Saturday, December 30, 2006

Part Twenty-Three

With Melanie arching high above me, I gazed up the arc of her body, transfixed by her motion and her form. She held the spray paint can above her head as if a sacrifice to God. She brought the can down, slowly, ritualistically, and shook it again. She laid her body over mine, her hair spilling around her face. My body was thrumming again, the miserable rhythms of all my pains in time to my quickened pulse, and in my head again, Yes, Yes, Again Yes.
I closed my eyes and let myself go, trying to become one with the moment. I embraced her, pulling at the skin of her back. Breathing heavily, she made an odd movement then, getting her arm and elbow up between us, interrupting the sensuality of the moment. With my eyes held shut, I imagined that she was positioning herself for something new and interesting when I felt the nozzle of the spray paint can pressed up against my nose.
“Suck on this, Lableman,” she said.
I could not tell you precisely how much paint she injected into my nasal cavity, but it seemed she held the can there a very long time as I writhed in pain beneath her. She had me pinned, and I could do nothing but thrash my head about and gurgle as the paint began to run down my throat. The propulsion of paint into my nose caused such a roar in my head that it overwhelmed every thought except this: I remember thinking that you’re only supposed to use short bursts with spray paint and that I should tell her that. I finally succeeded in throwing her off, or she leapt off of me. The paint can clattered on the cold tile, and Melanie’s feet pattered off across the church under the knelling of the paint can.
My mind burst open. It was like I fell into a fire head-first and the fumes from the paint exploded my head from the inside out into a billion embers erupting into the high dark ceiling of the church. The embers rained down, day-glow butterflies scattering nectar, rushing up into trade winds that moved in a stream from the altar to the door and were gone.

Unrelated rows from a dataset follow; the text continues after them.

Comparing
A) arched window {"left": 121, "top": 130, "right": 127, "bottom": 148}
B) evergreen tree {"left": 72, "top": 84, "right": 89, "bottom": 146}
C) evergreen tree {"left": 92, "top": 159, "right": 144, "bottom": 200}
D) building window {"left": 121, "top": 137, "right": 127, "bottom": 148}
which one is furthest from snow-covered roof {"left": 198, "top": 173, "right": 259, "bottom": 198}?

The tiles stood up on an angle and began to twirl in place, a sharp pirouette to the grinding sound of marble on sand. Candles dormant around the room sprang to life with momentous flames, melted away and set the flames dancing among the tiles. Snapping their bolts from the floor, the pews rose up and tiptoed through the tiles, arranging for a session of bottle-caps the next morning. Mary and Joseph freed themselves of their bases and brought Jesus down from the wall, cross and all, then took turns dancing the polka with his outstretched arms. On my shoulders, the scabs around my postit tattoos began to itch terribly, but the itches soon released themselves from the wound and crawled across the skin of my shoulders, chest and neck until they found a home in the moist, cavernous space of my nose. Each station of the cross now joined into the dance, crushing tiles under their gilded feet rather than tiptoeing around them. And the church building began to buckle at the walls, and spin, and topple about. I was thrown from the altar, and all the dancers thrown together with me like a gigantic load of clothes in the dryer until we came to a stop, a mountain of thrumming junk in the middle of a burning church.
The can of spray paint landed in my limp, outstretched hand where I lay prostrate atop the mountain of junk. I looked at it and felt suddenly inspired. Forget the sharpie and the postits. Spray paint was the way to go. This was more permanent and more effective, and more traditional. And I knew just where I’d start this time. With the intangibles.
I brought the can close to my chest and shook it vigorously, the muted clang of the ball within the can a comfort to me now. I reached out and began to paint the air in a massive non-serif font that spanned my view of the ceiling. I spelled it out carefully, wanting to make sure I started off on the right foot. I wrote G-O-D on thin air and collapsed into an oblivious stupor.